Verkoopen meneer?
Verbeeldt u, dat ge een gouden ring aan den vinger draagt, een aandenken, hetzij aan moeder of gade, hetzij, zoo het u niet meê is geloopen in de wereld, aan vroegere grootheid, - en dat een echte handeldrijvende zoon Israëls u zijn solenneel verkoopen meneer? toegilt en reeds den prijs begint te bepalen, alsof het van zelf spreekt dat gij tot dien verkoop zoudt besluiten. Onaangenaam is zulk eene vraag altijd, maar zij zou het nog meer zijn, wanneer zij u door uw gelijke in vollen ernst en in vol gezelschap werd gedaan.
Iets dergelijks heeft Spanje moeten ondervinden van Noord-America.

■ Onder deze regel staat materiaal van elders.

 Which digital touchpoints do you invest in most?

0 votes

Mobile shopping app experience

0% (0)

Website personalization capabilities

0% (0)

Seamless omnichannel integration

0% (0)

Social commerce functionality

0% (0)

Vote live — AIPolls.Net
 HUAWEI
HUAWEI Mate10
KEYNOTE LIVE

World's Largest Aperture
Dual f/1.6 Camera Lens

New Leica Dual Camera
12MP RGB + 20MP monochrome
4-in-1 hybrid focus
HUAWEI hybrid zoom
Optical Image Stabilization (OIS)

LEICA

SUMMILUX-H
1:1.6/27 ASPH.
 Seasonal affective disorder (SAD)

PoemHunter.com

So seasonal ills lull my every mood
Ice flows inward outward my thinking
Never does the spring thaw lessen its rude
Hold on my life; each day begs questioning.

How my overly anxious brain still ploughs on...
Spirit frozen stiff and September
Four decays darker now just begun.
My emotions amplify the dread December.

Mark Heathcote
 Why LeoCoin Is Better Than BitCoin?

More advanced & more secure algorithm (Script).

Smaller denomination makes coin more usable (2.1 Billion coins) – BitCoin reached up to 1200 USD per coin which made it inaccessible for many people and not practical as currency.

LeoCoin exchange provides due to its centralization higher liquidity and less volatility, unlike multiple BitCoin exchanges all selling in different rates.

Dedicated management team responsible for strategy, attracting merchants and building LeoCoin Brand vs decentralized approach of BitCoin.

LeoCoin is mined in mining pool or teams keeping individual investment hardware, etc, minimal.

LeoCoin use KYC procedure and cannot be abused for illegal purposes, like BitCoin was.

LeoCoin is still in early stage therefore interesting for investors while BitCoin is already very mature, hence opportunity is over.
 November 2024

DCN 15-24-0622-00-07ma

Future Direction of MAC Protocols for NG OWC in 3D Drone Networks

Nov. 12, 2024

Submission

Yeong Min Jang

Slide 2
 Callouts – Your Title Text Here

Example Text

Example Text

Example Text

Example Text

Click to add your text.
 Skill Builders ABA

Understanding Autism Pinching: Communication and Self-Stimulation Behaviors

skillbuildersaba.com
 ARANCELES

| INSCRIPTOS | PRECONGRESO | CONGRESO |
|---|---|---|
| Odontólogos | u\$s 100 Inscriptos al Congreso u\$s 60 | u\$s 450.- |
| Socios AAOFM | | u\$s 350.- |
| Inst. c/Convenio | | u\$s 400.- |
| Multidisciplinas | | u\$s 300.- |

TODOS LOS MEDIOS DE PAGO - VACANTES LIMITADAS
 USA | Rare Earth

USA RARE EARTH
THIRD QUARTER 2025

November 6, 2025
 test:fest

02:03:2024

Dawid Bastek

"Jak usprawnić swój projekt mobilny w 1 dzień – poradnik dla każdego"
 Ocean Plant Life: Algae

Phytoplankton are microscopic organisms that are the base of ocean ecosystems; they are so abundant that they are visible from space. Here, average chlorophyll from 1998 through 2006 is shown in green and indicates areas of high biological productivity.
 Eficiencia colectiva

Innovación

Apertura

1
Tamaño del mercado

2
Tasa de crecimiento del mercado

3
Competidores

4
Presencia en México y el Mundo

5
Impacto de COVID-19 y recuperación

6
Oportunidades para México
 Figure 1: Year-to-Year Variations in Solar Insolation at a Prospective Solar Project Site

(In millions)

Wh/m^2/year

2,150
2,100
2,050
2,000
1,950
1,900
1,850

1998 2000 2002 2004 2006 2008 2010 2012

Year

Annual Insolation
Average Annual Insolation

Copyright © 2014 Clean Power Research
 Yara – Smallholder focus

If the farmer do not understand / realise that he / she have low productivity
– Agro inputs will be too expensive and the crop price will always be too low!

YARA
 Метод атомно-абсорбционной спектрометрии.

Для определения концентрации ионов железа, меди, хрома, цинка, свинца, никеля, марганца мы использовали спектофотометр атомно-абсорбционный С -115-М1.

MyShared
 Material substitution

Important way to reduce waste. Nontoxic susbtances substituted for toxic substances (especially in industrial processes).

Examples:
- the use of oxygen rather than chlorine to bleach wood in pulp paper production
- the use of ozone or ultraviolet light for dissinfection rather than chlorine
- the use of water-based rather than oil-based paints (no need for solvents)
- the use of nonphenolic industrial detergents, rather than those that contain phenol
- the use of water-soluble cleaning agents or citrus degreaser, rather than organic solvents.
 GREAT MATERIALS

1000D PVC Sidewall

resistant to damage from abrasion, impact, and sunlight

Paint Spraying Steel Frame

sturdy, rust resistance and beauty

Reeds lang heeft die Staat begeerige blikken geslagen op Cuba, dat door zijne ligging hun zoo juist te pas zou komen, en waarvan ze - en niet ten onregte - meenen meer voordeel te zullen trekken dan de trotsche Spanjaarden. Deden zij hun zin, dan stapten ze met revolver en bowie-knife op Cuba over, sloegen en joegen de Spanjaarden in zee, bouwden er koffijhuizen en kantoren, stichten er plantaadjes en maakten er goede zaken. Ongelukkigerwijze is het geen tijd meer voor zulke avontuurlijke plannen. Maar nu weten ze er wat anders op. Zonder er zich in het minst om te bekommeren of Spanje wel aan verkoopen denkt, overleggen zij met elkander wat ze er voor geven zullen. Eerst dient een lid van het Congres een formeel voorstel in, om, ‘aangezien Cuba het vertier op de Mississipi-vallei bemoeijelijkt, en de Spaansche autoriteiten daar ons grootelijks tot last zijn, - aangezien wij het zeer goed kunnen gebruiken en de Spanjaard niet, - dat het Congres besluite, om dertig millioen dollars in handen van den President te stellen, ten einde Cuba te koopen.’ Zoo of zoo omtrent luidde dit voorstel. Men zou kunnen zeggen: America is niet verantwoordelijk voor wat een enkel lid op het Congres durft voorstellen. Maar neen! Spoedig daarop komt de boodschap van den President, en inderdaad, ook daar wordt in vollen ernst van den aankoop van Cuba gesproken.